The Mudcat Café TM
Thread #155997   Message #3676520
Posted By: GUEST,AC
11-Nov-14 - 05:04 PM
Thread Name: No man's land protest
Subject: RE: No man's land protest
Punkfolkrocker writes:

   "The likes of GUEST,AC... anti war protesters and
   rabid lefties... PC gone mad. They are ...a complete
   liability for whatever cause they are 'fighting for,
   and self defeating for whatever their objective may be.
   It really is unconforatable (sic) to know we are 'fighting'
   on the same side."

Somebody throw a bucket of water on this guy before he spontaneously combusts or bursts a blood vessel. I suppose even complete arseholes are entitled to their point of view but I'm intrigued to know what possible struggle we could be fighting on the same side in (don't bother to reply to that PFR... it's a rhetorical question).

I expressed my anger and outrage (at Joss Stone's musically dreadful and politically reprehensible effort) in language which was proportionate and reasoned even if it was blunt. This idiot seems to think that simple abuse and piss taking is a better course of action.

If people liked Stone's ludicrous mistreatment of Bogle's 'Green Fields of France' then I don't denounce or condemn them for that (poor musical taste isn't a crime and there are far worse sins) but the act of editing out the entire point and climax of the song was a political one and we should examine (and condemn) the motivations for that.

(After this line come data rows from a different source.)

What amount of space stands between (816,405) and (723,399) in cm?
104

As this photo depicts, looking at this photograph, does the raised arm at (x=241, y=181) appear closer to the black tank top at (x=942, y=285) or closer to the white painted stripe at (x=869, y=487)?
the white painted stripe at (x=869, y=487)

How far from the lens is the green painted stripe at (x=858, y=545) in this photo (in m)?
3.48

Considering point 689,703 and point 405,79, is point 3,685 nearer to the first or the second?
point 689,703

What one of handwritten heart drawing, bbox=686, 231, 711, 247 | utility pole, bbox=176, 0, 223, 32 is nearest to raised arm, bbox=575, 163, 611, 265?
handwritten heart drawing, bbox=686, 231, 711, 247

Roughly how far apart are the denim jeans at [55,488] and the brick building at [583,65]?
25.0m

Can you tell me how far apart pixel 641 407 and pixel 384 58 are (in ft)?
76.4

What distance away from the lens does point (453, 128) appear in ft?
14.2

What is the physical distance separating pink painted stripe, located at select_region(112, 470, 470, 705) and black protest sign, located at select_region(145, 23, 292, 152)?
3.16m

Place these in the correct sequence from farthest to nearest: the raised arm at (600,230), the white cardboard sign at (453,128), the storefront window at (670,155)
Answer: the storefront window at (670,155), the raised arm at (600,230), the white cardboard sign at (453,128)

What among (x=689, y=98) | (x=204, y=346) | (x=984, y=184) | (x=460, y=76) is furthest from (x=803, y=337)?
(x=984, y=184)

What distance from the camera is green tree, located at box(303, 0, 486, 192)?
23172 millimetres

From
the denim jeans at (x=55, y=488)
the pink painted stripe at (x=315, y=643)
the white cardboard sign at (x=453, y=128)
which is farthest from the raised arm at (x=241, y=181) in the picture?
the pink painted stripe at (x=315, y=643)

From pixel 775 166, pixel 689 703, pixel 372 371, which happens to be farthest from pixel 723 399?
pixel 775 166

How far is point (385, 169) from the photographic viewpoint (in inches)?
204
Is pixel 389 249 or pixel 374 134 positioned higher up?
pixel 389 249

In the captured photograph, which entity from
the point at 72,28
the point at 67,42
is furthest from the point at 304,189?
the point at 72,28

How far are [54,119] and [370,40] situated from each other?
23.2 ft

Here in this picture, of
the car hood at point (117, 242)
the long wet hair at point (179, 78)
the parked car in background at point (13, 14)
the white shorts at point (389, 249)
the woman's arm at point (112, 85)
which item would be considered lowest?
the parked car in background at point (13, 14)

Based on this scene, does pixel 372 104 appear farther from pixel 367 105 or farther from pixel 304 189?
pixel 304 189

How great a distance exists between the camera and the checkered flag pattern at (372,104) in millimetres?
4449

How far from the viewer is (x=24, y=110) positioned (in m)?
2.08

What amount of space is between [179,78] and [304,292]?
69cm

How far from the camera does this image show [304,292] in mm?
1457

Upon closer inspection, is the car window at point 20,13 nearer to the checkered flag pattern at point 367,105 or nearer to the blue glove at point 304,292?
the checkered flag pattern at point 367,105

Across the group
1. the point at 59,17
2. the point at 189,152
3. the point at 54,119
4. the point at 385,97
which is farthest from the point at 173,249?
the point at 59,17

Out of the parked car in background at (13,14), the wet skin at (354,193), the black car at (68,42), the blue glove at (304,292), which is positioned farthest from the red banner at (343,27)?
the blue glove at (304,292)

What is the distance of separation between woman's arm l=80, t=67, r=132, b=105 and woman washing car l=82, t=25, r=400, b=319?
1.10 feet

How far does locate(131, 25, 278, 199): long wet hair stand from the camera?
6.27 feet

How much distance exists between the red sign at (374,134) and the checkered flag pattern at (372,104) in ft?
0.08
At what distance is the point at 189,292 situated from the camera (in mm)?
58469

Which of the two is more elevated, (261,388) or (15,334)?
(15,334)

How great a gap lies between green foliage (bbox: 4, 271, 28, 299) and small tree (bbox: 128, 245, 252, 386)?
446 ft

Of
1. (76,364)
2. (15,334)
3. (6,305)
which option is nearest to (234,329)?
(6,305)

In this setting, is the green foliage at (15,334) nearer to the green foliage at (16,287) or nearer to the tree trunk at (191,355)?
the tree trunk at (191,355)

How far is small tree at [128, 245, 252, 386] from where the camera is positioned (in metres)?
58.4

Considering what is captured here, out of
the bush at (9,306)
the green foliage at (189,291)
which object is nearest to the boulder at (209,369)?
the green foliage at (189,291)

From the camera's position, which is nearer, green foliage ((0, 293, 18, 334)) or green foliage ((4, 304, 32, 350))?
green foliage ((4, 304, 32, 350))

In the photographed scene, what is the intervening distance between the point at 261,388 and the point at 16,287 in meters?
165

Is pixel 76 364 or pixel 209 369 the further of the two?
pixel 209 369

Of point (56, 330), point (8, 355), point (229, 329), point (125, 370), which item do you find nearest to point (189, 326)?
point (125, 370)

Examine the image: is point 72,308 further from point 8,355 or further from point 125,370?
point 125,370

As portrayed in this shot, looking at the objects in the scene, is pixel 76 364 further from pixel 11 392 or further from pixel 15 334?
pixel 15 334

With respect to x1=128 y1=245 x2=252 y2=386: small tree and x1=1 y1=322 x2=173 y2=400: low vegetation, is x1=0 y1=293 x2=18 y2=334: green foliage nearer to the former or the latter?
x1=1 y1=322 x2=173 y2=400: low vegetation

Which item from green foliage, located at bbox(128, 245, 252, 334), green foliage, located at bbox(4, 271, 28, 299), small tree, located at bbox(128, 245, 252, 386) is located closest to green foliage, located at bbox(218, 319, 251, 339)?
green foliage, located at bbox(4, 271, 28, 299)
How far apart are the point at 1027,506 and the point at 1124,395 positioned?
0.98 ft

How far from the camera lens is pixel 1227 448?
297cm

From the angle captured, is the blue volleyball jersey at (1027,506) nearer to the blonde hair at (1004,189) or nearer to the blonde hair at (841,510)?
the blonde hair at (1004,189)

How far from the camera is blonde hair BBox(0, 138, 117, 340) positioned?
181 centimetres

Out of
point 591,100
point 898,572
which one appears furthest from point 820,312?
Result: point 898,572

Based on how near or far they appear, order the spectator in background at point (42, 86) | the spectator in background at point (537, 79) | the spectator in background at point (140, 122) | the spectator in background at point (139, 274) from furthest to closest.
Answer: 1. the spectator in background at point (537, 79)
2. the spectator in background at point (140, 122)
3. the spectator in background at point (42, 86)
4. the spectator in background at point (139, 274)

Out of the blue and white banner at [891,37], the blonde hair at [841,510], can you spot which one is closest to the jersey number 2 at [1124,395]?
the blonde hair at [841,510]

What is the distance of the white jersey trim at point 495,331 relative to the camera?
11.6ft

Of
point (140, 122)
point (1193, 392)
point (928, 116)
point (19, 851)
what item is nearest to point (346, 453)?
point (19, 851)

Everything happens in a context and the context of this incident is the Tory campaign that has been going on all year (launched by Michael Gove and Max Hastings) to rewrite history and portray WWI as a noble crusade against oppression and German military domination and for freedom and liberty. It was no such thing. The 850,000 British and Commonwealth troops who died (and the hundreds of thousands more injured and maimed) were not fighting for their own interests but for the selfish interests of their rulers: competing for markets and colonies. Eric Bogle's lyrics make the point that their sacrifice was in vain and this is what Stone and her collaborators have edited out of the song. This has been done for a political purpose, not just an artistic one, and that is what we should focus on.